--- start of TASK MATERIAL ---

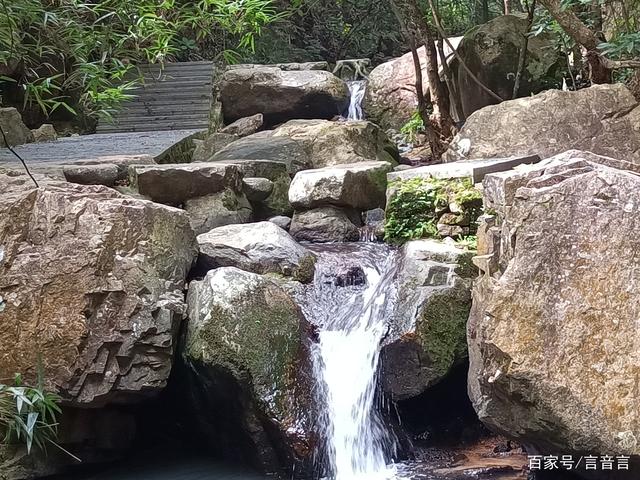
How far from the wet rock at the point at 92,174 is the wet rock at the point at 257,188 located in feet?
4.08

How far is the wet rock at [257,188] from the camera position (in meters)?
7.26

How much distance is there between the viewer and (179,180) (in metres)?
6.66

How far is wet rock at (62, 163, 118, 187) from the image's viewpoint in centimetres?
638

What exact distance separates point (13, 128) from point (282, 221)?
12.9ft

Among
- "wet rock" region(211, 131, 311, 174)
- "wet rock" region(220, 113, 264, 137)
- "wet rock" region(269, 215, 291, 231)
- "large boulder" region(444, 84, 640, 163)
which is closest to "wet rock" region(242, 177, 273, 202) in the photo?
"wet rock" region(269, 215, 291, 231)

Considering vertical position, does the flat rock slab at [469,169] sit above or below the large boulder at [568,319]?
above

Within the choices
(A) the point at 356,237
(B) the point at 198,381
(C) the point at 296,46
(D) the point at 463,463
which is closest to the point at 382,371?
(D) the point at 463,463

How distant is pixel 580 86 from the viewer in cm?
869

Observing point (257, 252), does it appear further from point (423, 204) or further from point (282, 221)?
point (282, 221)

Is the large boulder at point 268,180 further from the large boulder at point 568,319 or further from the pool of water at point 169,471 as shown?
the large boulder at point 568,319

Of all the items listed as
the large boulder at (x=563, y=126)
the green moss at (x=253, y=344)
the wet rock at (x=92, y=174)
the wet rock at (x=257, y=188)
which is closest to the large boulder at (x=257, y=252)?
the green moss at (x=253, y=344)

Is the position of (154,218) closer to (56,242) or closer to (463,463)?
(56,242)

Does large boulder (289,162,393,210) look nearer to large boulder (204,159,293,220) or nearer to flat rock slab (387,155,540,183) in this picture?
large boulder (204,159,293,220)

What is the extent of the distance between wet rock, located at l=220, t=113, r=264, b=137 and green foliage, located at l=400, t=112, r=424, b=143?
6.83 ft
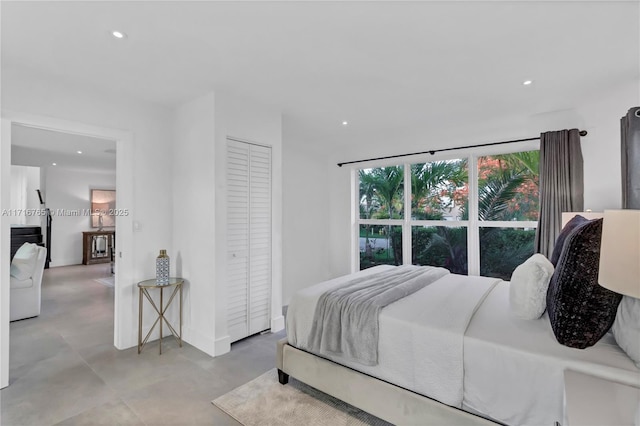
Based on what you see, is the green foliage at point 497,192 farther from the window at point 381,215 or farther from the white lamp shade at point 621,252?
the white lamp shade at point 621,252

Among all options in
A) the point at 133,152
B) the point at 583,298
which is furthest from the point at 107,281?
the point at 583,298

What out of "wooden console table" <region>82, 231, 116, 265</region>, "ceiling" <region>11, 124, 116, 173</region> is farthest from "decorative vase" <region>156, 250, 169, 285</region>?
"wooden console table" <region>82, 231, 116, 265</region>

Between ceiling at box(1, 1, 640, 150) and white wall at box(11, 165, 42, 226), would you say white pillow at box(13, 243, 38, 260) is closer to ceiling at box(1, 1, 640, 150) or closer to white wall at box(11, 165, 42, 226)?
ceiling at box(1, 1, 640, 150)

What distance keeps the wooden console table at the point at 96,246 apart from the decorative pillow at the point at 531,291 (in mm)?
8236

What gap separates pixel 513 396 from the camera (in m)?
1.48

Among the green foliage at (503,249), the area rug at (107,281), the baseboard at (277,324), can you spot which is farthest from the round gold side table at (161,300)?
the green foliage at (503,249)

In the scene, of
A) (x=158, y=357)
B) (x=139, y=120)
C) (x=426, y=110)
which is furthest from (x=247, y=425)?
(x=426, y=110)

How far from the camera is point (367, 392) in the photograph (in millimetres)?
1910

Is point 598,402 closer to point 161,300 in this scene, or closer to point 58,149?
point 161,300

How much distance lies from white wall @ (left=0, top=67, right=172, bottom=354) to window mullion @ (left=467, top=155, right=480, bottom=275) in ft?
11.5

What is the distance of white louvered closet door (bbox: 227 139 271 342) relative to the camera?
3.07 meters

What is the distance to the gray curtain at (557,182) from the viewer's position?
302 cm

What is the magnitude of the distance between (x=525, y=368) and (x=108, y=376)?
289cm

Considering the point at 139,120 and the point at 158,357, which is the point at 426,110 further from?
the point at 158,357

--- end of TASK MATERIAL ---

Return every row above unchanged, omitting the pictures.

How far from the wet rock at the point at 92,174 is the wet rock at the point at 257,188 located in feet?
4.08

How far is the wet rock at [257,188] from the camera position (in meters)?
7.26

How much distance is there between the viewer and (179,180) (in metres)?
6.66

How far is wet rock at (62, 163, 118, 187) from the image's viewpoint in centimetres?
638

What exact distance separates point (13, 128) from point (282, 221)?
12.9ft

Among
- "wet rock" region(211, 131, 311, 174)
- "wet rock" region(220, 113, 264, 137)
- "wet rock" region(269, 215, 291, 231)
- "large boulder" region(444, 84, 640, 163)
which is closest to "wet rock" region(242, 177, 273, 202) in the photo?
"wet rock" region(269, 215, 291, 231)

Considering vertical position, does the flat rock slab at [469,169] sit above or below the large boulder at [568,319]?
above

Within the choices
(A) the point at 356,237
(B) the point at 198,381
(C) the point at 296,46
(D) the point at 463,463
which is closest to the point at 382,371?
(D) the point at 463,463

How distant is pixel 580 86 from the viewer in cm?
869

Observing point (257, 252), does it appear further from point (423, 204) or further from point (282, 221)?
point (282, 221)

Is the large boulder at point 268,180 further from the large boulder at point 568,319 or further from the pool of water at point 169,471 as shown?
the large boulder at point 568,319

Of all the items listed as
the large boulder at (x=563, y=126)
the green moss at (x=253, y=344)
the wet rock at (x=92, y=174)
the wet rock at (x=257, y=188)
which is closest to the large boulder at (x=257, y=252)?
the green moss at (x=253, y=344)

Is the position of (154,218) closer to (56,242) or closer to (463,463)?
(56,242)

Does large boulder (289,162,393,210) look nearer to large boulder (204,159,293,220) or nearer to flat rock slab (387,155,540,183) in this picture?
large boulder (204,159,293,220)

What is the extent of the distance between wet rock, located at l=220, t=113, r=264, b=137 and green foliage, located at l=400, t=112, r=424, b=143?
6.83 ft
Based on what you see, is the green foliage at point 497,192 farther from the window at point 381,215 or farther from the white lamp shade at point 621,252?
the white lamp shade at point 621,252

Among all options in
A) the point at 133,152
B) the point at 583,298
which is furthest from the point at 107,281?
the point at 583,298

What out of "wooden console table" <region>82, 231, 116, 265</region>, "ceiling" <region>11, 124, 116, 173</region> is farthest from "decorative vase" <region>156, 250, 169, 285</region>?
"wooden console table" <region>82, 231, 116, 265</region>

Between ceiling at box(1, 1, 640, 150) and white wall at box(11, 165, 42, 226), would you say white pillow at box(13, 243, 38, 260) is closer to ceiling at box(1, 1, 640, 150) or closer to white wall at box(11, 165, 42, 226)?
ceiling at box(1, 1, 640, 150)

What distance keeps the wooden console table at the point at 96,246 apart from the decorative pillow at the point at 531,291 (in mm)?
8236

What gap separates pixel 513 396 from the camera (in m)?
1.48

Among the green foliage at (503,249), the area rug at (107,281), the baseboard at (277,324), can you spot which is farthest from the round gold side table at (161,300)?
the green foliage at (503,249)

In the scene, of
A) (x=158, y=357)
B) (x=139, y=120)
C) (x=426, y=110)
which is furthest from (x=247, y=425)?
(x=426, y=110)

How far from the camera is point (367, 392) in the photograph (in millimetres)?
1910

Is point 598,402 closer to point 161,300 in this scene, or closer to point 58,149?
point 161,300

How much distance lies from white wall @ (left=0, top=67, right=172, bottom=354) to window mullion @ (left=467, top=155, right=480, bottom=275) in ft?
11.5

What is the distance of white louvered closet door (bbox: 227 139 271 342) relative to the camera?
3.07 meters

What is the distance to the gray curtain at (557,182) from the viewer's position?
302 cm

What is the magnitude of the distance between (x=525, y=368) and (x=108, y=376)?
289cm

Considering the point at 139,120 and the point at 158,357, which is the point at 426,110 further from?
the point at 158,357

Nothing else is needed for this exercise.